#checasino…

La maggioranza assoluta dei candidati eletti a seguito delle comunarie on-line del 7 aprile scorso,insieme ad  altri attivisti, ha sfiduciato Vincenzo Rizzi, “atteso – si legge sul blog di Beppe Grillo – che la sua candidatura a sindaco è stata ritenuta controproducente per la credibilità del M5S per le prossime elezioni europee e comunali di Foggia”. I predetti attivisti e candidati ritengono, infatti, che la sfiducia sia motivata dai numerosi conflitti di interesse ed atteggiamenti incompatibili con i principi del MoVimento. Sono numerose le domande degli attivisti che sono rimaste ancora senza risposta. Le predette incompatibilità sono emerse chiaramente solo dopo lo svolgimento delle Comunarie on line. Quanto sin qui esposto risulta pienamente documentato e ulteriori dettagli si rendono disponibili su richiesta dello Staff.

 

(fonte)

 

Questa ancora non si era vista, ma dai peppiani ci si può attendere di tutto.

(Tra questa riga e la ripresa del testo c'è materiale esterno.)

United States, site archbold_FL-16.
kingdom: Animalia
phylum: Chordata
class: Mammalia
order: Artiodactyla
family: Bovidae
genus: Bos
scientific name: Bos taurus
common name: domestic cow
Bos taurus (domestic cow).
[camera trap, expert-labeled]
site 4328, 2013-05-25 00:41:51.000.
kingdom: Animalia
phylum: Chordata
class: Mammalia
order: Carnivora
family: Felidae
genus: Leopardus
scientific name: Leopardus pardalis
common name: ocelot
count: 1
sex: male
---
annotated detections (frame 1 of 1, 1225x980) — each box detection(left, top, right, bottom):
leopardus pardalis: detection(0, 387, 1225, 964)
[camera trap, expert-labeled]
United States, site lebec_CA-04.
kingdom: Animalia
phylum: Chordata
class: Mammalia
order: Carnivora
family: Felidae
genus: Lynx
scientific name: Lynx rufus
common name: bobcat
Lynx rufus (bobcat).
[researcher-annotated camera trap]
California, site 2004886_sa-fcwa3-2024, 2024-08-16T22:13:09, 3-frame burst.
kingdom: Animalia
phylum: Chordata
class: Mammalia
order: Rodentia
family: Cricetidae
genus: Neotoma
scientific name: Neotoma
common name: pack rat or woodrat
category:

Abbiamo avuto consiglieri congedati NONOSTANTE la fiducia della base, parlamentari per cui c’è una doppia base, che li sfiducia in pare, altri che vengono sfiduciati dalla base dopo che il blogghe ha già dato sentenza, altri ancora per cui la base equivale ad un singolo (o poco più) attivista…

In questo caso, dopo le comunarie (117 preferenze, ma lasciamo perdere i numeri) ci si rende conto che il candidato scelto dalla base è controproducente per il m5s, chi si rende conto sono i suoi potenziali compagni di viaggio (in lista), ed in barba alle decisioni della base (sovrana?) lo fanno fuori… Ricorda per certi versi ciò che è accaduto in Basilicata, dove le irregolarità (presunte) di Di Bello sono venute fuori ad urne ormai chiuse e scrutinio terminato. La base lo ha votato, in quel caso direttamente Lo staff lo ha fatto fuori. Come, tra l’altro aveva fatto fuori Vespe dalla rosa, dopo che aveva vinto le “primarie” (poi misconosciute dallo staff). Pedicini, che è stato il candidato “vincente” per sfiducia degli opponenti si consola della batosta con la messa in lista per le europee.

Le malelingue, al solito, parlano di ingerenze dei parlamentari nazionali, ma, come si vede in Calabria, nemmeno tra di loro sono tutte rose e fiori. Di oggi lo sfogo di Molinari e Barbanti che lamentano di non essere stati ammessi a salire sul palco del tour elettorale in regione. Alcuni imputano la messa al bando direttamente a Morra. Intanto in Piemonte una dei 5 parlamentari non compare mai a fianco del candidato Presidente, guarda caso gli altri 4 (lamentava Bertola) sono stati eletti a Roma perchè vicini a Davide Bono. E, a ben vedere, situazioni simili si incontrano un po’ in ogni regione. Ricordate lo sfogo di Pizzarotti? Nomi decisi dall’alto che si scontrano con l’attivismo storico. Ed in Campania non va tanto meglio, tanto che Pepe è stato allontanato, si dice da ambienti vicini a Fico. Della Sicilia, poi, si è ampiamente detto, Nuti che “endorsa” nomi a lui graditi, dopo che (sampre sul si dice…) ha avuto parte attiva nella querelle con Campanella.

E, tornando in Puglia, anche a Bari (Madetti) sono i componenti la lista, e non la base a decidere di far fuori il vincitore delle consultazioni interne. Lo staff deciderà poi il sostituto, con giudizio insindacabile i cui criteri sono sconosciuti…

La Sardegna, infine è emblematica… Qui lo scontro tra “base” ed “altezza” (nel senso di “sua altezza reale lo Staff”) non si è sanato con la vittoria dell’ Altezza, Quindi nessuna lista per le scorse regionali.